Mikhail Alexeevich Anisimov (Russian: Михаил Алексе́евич Анисимов, born November 2, 1941, Baku, Azerbaijan, USSR) is a Russian and American interdisciplinary scientist.

Early life 
Anisimov received a degree in petroleum engineering from Grozny Petroleum Institute in 1964, a doctorate in physical chemistry from Moscow State University in 1969, and a doctor of science degree in molecular and thermal physics from the Kurchatov Institute of Atomic Energy in Moscow in 1976.

Career 
From 1969 through 1977,  Anisimov worked at the U.S.S.R. State Committee for Standards and Product Quality Management (Russian: Госстандарт), where his postdoctoral mentor was Alexander V. Voronel. From 1978 until 1993, Anisimov was a professor and the chairman of the Physics Department of Gubkin Russian State University of Oil and Gas. In 1994, Anisimov began working in the United States as a professor for both the Department of Chemical and Biomolecular Engineering and for the Institute of Physical Science and Technology at the University of Maryland, College Park.

Research  
Anisimov’s field of research is thermodynamics of fluids and fluid mixtures, liquid crystals, polymers, and other soft-matter materials. His research group at the University of Maryland (jointly with Jan V. Sengers ) is one of the leading international authorities in the field of critical phenomena and phase transitions. Anisimov works in theory and experiments, fundamental problems and applications. He has been an author and a co-author of 2 books, 14 book chapters and review articles and more than 400 published journal and encyclopedia articles, conference proceedings and reports.

--------

• About this exercise
Retype the biography of Mikhail Anisimov word for word, in full.

• Source material
--------

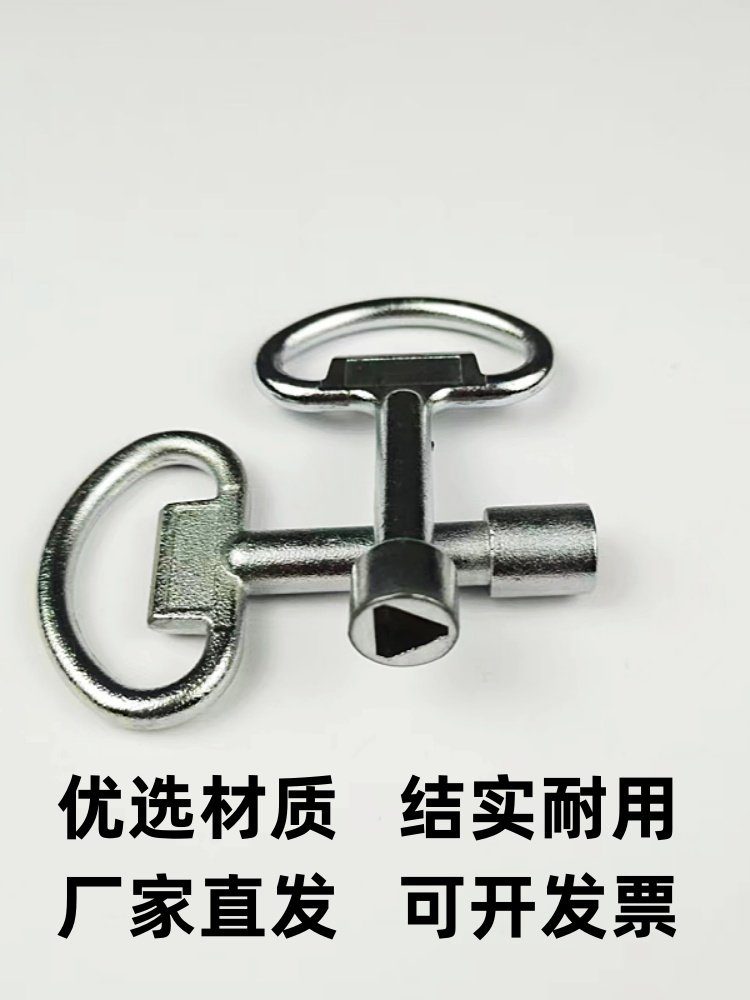 Triangular Universal Key Parking Space Automatic Adjustable Road Pile Isolation Car Floor Pile Pentagonal Wrench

--------

• Answer to this problem
Mikhail Alexeevich Anisimov (Russian: Михаил Алексе́евич Анисимов, born November 2, 1941, Baku, Azerbaijan, USSR) is a Russian and American interdisciplinary scientist.

Early life 
Anisimov received a degree in petroleum engineering from Grozny Petroleum Institute in 1964, a doctorate in physical chemistry from Moscow State University in 1969, and a doctor of science degree in molecular and thermal physics from the Kurchatov Institute of Atomic Energy in Moscow in 1976.

Career 
From 1969 through 1977,  Anisimov worked at the U.S.S.R. State Committee for Standards and Product Quality Management (Russian: Госстандарт), where his postdoctoral mentor was Alexander V. Voronel. From 1978 until 1993, Anisimov was a professor and the chairman of the Physics Department of Gubkin Russian State University of Oil and Gas. In 1994, Anisimov began working in the United States as a professor for both the Department of Chemical and Biomolecular Engineering and for the Institute of Physical Science and Technology at the University of Maryland, College Park.

Research  
Anisimov’s field of research is thermodynamics of fluids and fluid mixtures, liquid crystals, polymers, and other soft-matter materials. His research group at the University of Maryland (jointly with Jan V. Sengers ) is one of the leading international authorities in the field of critical phenomena and phase transitions. Anisimov works in theory and experiments, fundamental problems and applications. He has been an author and a co-author of 2 books, 14 book chapters and review articles and more than 400 published journal and encyclopedia articles, conference proceedings and reports.